--- WORK TO BE COMPLETED ---
Once the line with "common name: springbok" is found in the entries below, print it and each following line exactly, stopping after the line with "label granularity: sequence-level"; print nothing else.

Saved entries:

|---|

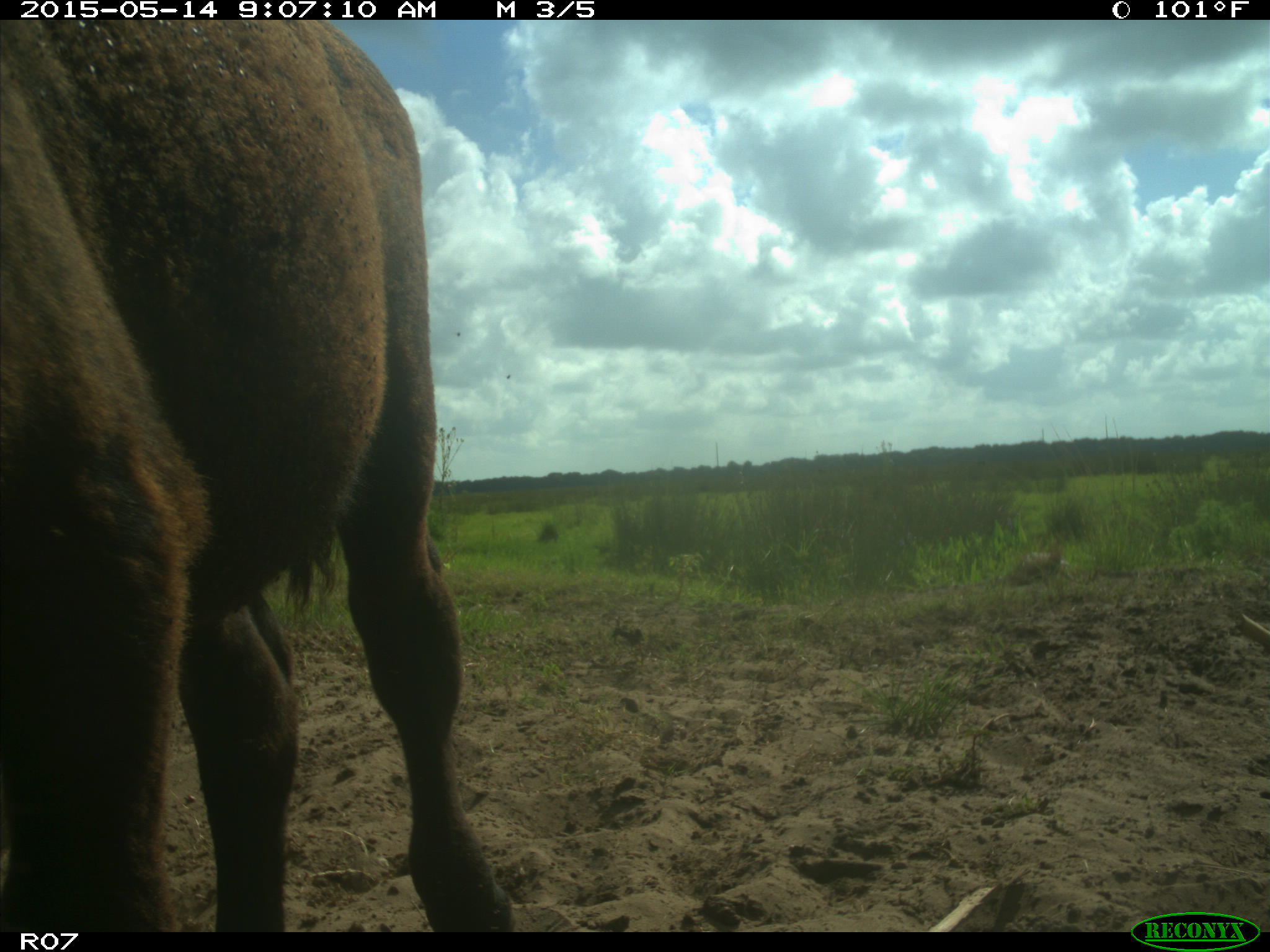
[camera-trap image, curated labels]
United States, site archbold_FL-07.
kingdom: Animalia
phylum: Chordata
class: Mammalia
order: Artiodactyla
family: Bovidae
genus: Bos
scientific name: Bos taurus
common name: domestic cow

|---|

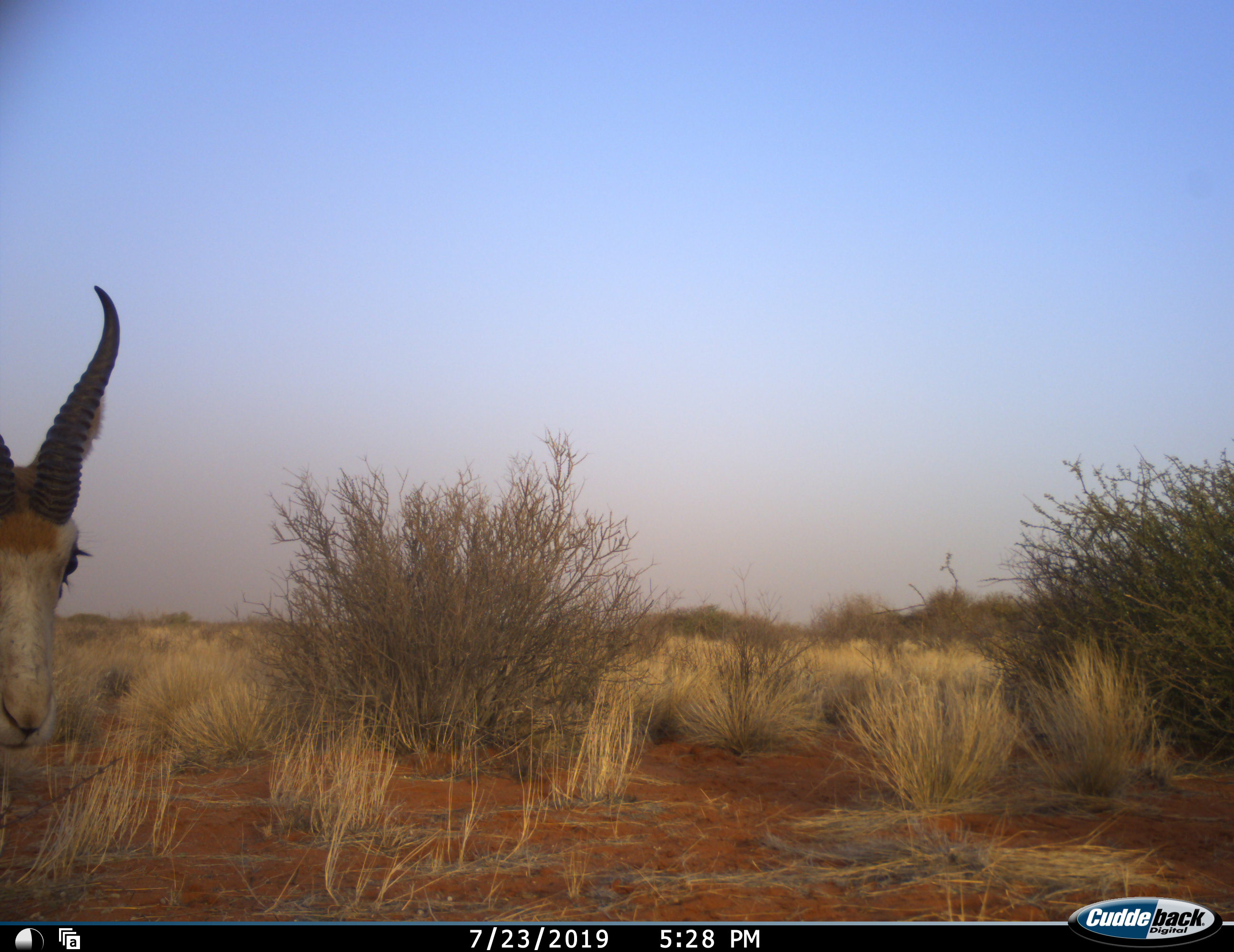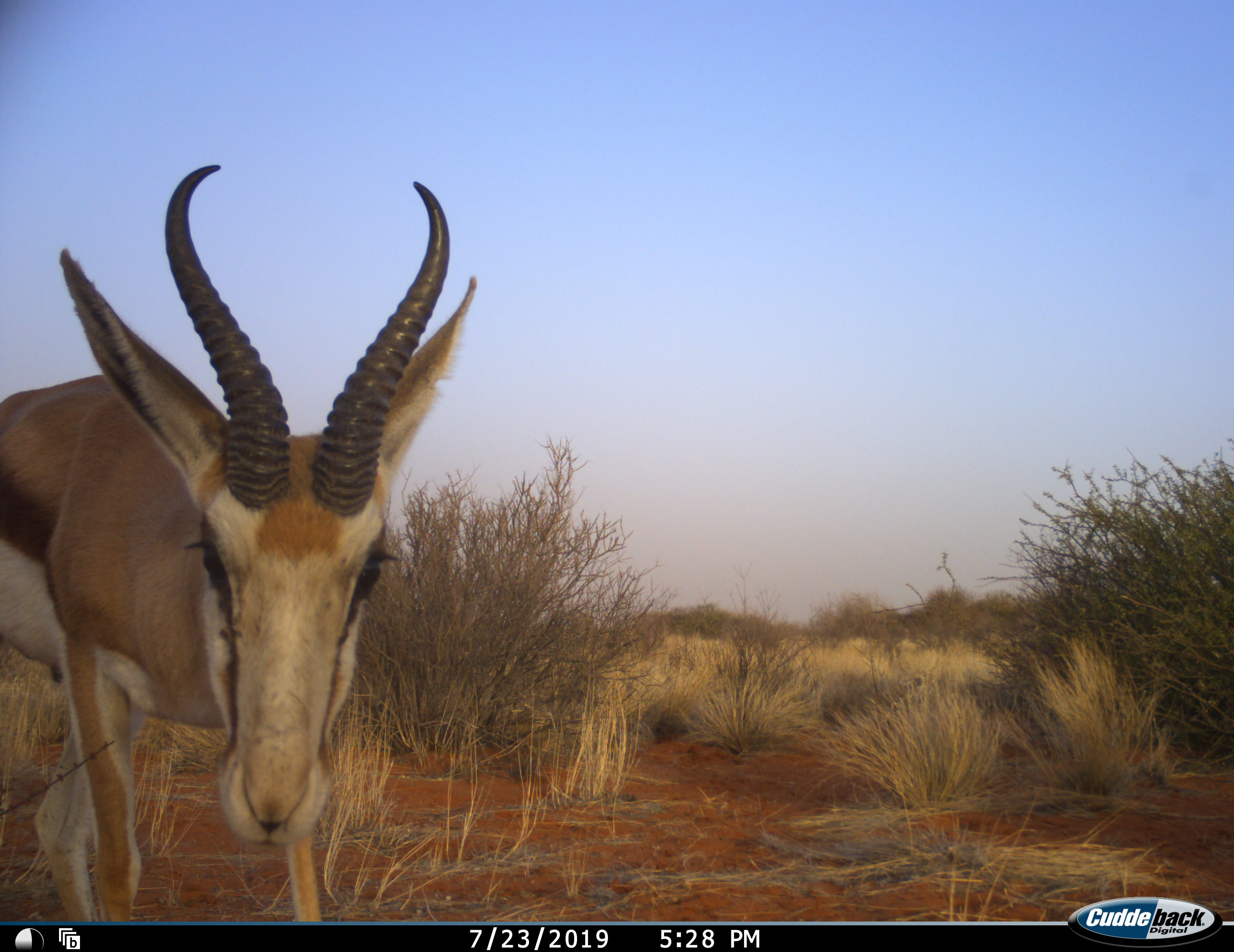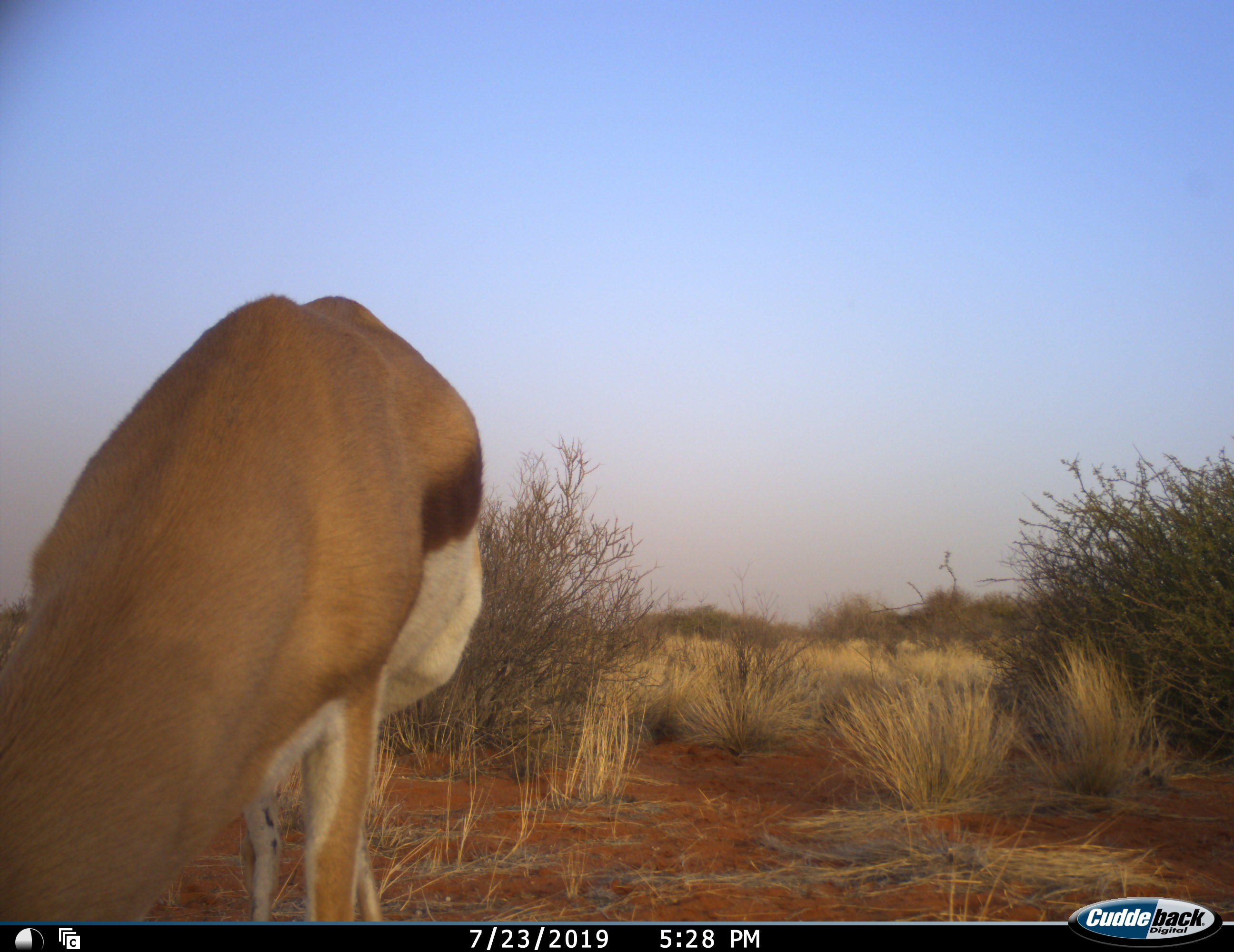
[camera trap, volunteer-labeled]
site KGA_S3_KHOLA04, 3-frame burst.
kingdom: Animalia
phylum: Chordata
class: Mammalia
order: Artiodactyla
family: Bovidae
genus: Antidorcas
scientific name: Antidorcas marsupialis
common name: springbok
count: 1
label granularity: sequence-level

|---|

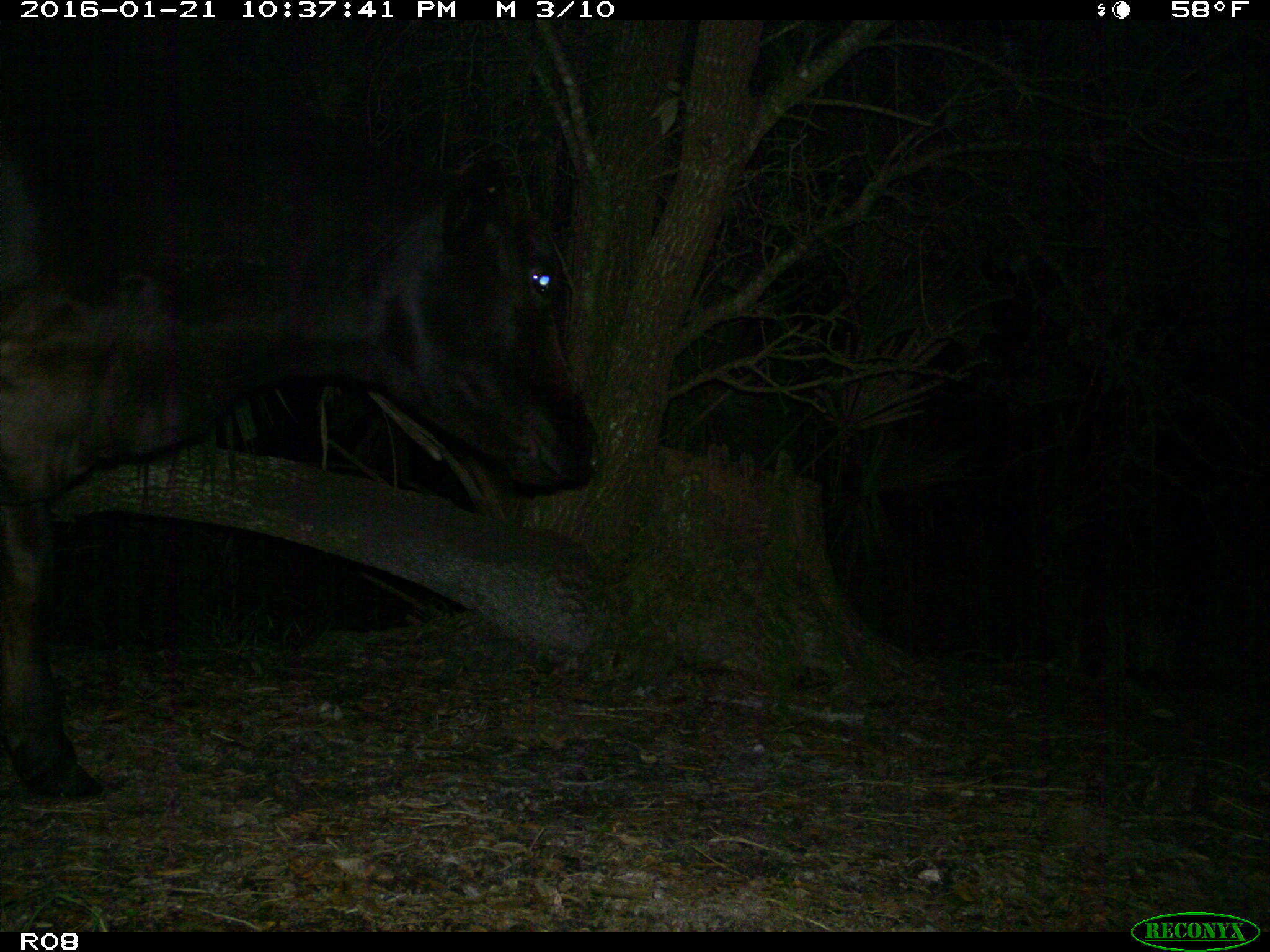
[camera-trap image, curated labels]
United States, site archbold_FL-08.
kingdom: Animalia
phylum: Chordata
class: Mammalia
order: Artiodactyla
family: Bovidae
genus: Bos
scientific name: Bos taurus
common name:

|---|

--- FINISHED TASK ---
common name: springbok
count: 1
label granularity: sequence-level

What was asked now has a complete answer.